Adventuring is likely to get someone shot, stabbed, burned, skewered, frozen, electrocuted, infected with something, had his body used as an incubator, and hit by flying debris all in the same day. This section, then, deals with that particular part of daily adventuring life.

 

I Need Your Natural Healing

Characters may feel invincible, but they’re not. They take hit point damage, and if they take enough, they drop to the ground, bleed, die, and are eaten by whatever bugs feel like laying eggs in their ungrateful carcass. This is an abstraction of fatigue, scrapes, nicks, cuts, and bruises, whereupon the last strike takes you down. The massive damage rules model exceptionally “hard hits,” and the critical system models tougher hits still, however, a character at less than normal hit points still has the combat prowess of someone at full health, even after taking massive damage. So, here are the new rules.

 

            Just a Bruise

            Nonlethal damage works a bit differently. Instead of simply not being tracked, you track the damage. Nonlethal damage effectively “turns off” hit points. When you take enough nonlethal damage to equal your current hit point total, you fall unconscious until you heal enough to wake up again. If you continue to take nonlethal damage, it converts to lethal damage.

 

            I’m Okay, Really!

            Healing is no longer automatic. In order to heal hit point damage as if you had rested for a day, make a Constitution check (DC 20). You can use Treat Injury (DC 15) to add to this check (granting the injured individual a +1 bonus for every 2 points by which you beat the DC), and staying in a facility catering to that sort of thing grants a bonus, from +1 to +10, depending on the ability of the facility. If you fail twice in a row, you contract a disease from your badly healing wounds.

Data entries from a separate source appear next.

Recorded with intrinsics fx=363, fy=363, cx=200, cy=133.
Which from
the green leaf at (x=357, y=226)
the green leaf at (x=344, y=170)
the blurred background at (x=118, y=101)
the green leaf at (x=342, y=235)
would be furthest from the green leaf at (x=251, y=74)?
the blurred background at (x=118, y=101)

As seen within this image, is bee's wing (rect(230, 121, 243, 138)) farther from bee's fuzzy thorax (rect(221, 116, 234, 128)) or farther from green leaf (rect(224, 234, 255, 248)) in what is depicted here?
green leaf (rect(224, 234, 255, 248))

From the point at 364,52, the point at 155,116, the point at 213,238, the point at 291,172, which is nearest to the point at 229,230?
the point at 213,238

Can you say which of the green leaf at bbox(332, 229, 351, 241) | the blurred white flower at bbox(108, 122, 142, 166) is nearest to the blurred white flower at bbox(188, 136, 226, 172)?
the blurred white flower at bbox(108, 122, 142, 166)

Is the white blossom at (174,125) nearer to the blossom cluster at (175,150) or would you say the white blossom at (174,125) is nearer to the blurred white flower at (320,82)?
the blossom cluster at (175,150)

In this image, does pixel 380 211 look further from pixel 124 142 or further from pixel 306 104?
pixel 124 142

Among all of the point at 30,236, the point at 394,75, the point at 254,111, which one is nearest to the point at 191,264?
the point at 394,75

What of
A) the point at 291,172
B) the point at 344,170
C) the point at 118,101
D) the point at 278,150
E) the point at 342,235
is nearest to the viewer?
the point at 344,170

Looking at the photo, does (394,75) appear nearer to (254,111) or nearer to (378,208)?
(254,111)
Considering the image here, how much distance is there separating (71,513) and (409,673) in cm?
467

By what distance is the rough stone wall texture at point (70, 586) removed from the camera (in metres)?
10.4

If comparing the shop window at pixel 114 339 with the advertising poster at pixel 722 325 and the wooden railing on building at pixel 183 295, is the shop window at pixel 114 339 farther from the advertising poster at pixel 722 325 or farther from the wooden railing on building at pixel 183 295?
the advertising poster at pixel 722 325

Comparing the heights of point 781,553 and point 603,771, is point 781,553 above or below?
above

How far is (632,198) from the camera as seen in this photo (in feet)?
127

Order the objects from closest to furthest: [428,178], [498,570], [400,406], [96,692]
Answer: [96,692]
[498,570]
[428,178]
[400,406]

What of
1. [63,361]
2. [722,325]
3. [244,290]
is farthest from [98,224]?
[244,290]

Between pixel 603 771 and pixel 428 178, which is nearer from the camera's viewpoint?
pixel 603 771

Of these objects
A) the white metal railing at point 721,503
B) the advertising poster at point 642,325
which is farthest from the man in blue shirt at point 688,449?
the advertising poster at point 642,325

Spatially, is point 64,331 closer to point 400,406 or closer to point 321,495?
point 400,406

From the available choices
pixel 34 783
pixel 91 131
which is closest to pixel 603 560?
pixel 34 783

            Nonlethal damage works the same way, but you check every hour of rest instead of every day. Surgery and Treat Injury now just convert lethal damage to nonlethal.

 

            Ow, My Spleen!

            Whenever a character suffers massive damage or a critical hit, whether the critical surpasses the character’s massive damage threshold or the saving throw is made, the character suffers a nasty wound. The chart below runs through the amount of severity of the character’s wounds. Wound effects do not affect Intimidate checks to demoralize opponents.

Wound Level

Effect

0

Feelin’ fine!

1

A little haggard. A -1 penalty to attacks, saves, and skill checks.

2

Cut up. A -2 penalty to attacks, saves, and skill checks.

3

Bleeding like mad. Your clothes are wet and soggy with your own body fluids. You suffer a -3 penalty on attacks, saves, and skill checks.

4

Torn to shreds; base speed reduced by half, flight maneuverability cut by 1 level. You suffer a -4 penalty on attacks, saves, and skill checks.

5

Like yesterday’s chili; a -5 penalty on attacks, saves, and skill checks, base land speed reduced by one fourth. Gain a +3 bonus to demoralize opponents if you’re still fighting.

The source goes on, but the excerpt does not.